Au surplus, à supposer que M. B… ait entendu présenter des conclusions relatives à l’assiette des impositions en cause, premièrement, il résulte de l’instruction que le requérant et son épouse sont séparés de corps en vertu d’un jugement du juge aux affaires familiales du tribunal de grande instance de Paris en date du 27 janvier 2005 homologuant la convention définitive portant règlement des effets de la séparation de corps après avoir constaté que la résidence séparée des époux a été reconnue par une ordonnance du 28 juin 2004. Cette séparation de corps entrainant celle de biens en vertu de l’article 302 du code civil, M. B… devait en conséquence faire l’objet d’une imposition distincte de celle de son épouse en application des dispositions du a du 4 de l’article 6 du code général des impôts et n’est ainsi pas fondé à réclamer le bénéfice d’un nombre de parts égal à deux pour le calcul de son impôt. Deuxièmement, si M. B… soutient que l’administration a commis une erreur dans l’application du barème de l’impôt sur le revenu, le calcul dont il se prévaut ne tient pas compte de l’application à ses revenus de la majoration prévue par les dispositions du 1° du 7 de l’article 158 du code général des impôts. Troisièmement, la circonstance que les avis d’imposition n’auraient pas été régulièrement notifiés est, en tout état de cause, sans incidence sur le bien-fondé des majorations. Ces différents moyens ne peuvent, dès lors, qu’être écartés.

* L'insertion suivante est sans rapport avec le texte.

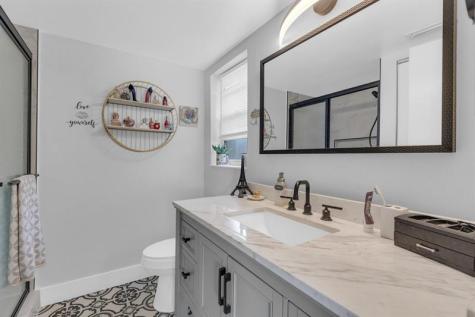 5501 Lakeside Drive Margate FL 33063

Il résulte de tout ce qui précède que la requête de M. B… doit être rejetée en toutes ses conclusions.
Sur la demande de condamnation de M. B… au paiement d’une amende pour recours abusif :
Aux termes de l’article R. 741-12 du code de justice administrative : « Le juge peut infliger à l’auteur d’une requête qu’il estime abusive une amende dont le montant ne peut excéder 10 000 euros ».
La faculté prévue par ces dispositions constituant un pouvoir propre du juge, les conclusions de la directrice régionale des finances publiques d’Ile-de-France et de Paris tendant à ce que M. B… soit condamné à une telle amende ne sont pas recevables et ne peuvent qu’être rejetées.
D E C I D E :
Article 1er : Les requêtes n°s 2306060 et 2324681 de M. B… sont rejetées.

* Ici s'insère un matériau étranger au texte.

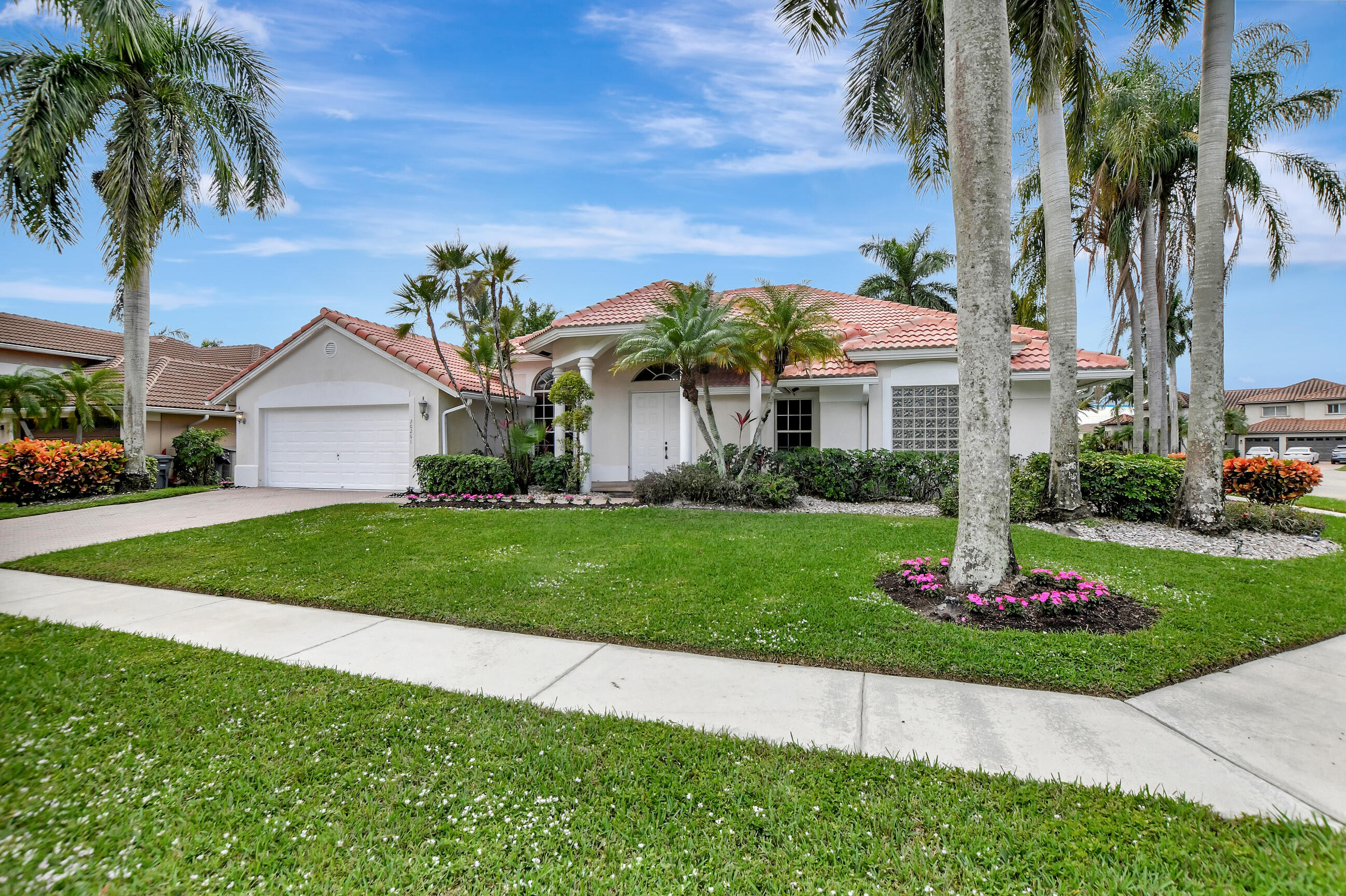 20261 Ocean Key Drive Boca Raton, FL 33498 - Photo 3 of 62 DSC_1871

Article 2 : Les conclusions de la directrice régionale des finances publiques d’Ile-de-France et de Paris tendant à l’application de l’article R. 741-12 du code de justice administrative sont rejetées.

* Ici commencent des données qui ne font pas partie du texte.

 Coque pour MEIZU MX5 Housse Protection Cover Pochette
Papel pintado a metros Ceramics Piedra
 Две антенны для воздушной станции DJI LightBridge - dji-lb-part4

Article 3 : Le présent jugement sera notifié à M. A… B… et au directeur régional des finances publiques d’Ile-de-France et de Paris.
Délibéré après l’audience du 16 octobre 2025, à laquelle siégeaient :
M. Fouassier, président,
Mme Armoët, première conseillère,
M. Cicmen, premier conseiller.
Rendu public par mise à disposition au greffe le 6 novembre 2025.
La rapporteure,
signé
E. ARMOËT
Le président,
signé
C. FOUASSIER
La greffière,
signé
C. EL HOUSSINE
La République mande et ordonne au ministre de l’économie, des finances et de la souveraineté industrielle, énergétique et numérique en ce qui le concerne ou à tous commissaires de justice à ce requis en ce qui concerne les voies de droit commun contre les parties privées, de pourvoir à l’exécution de la présente décision.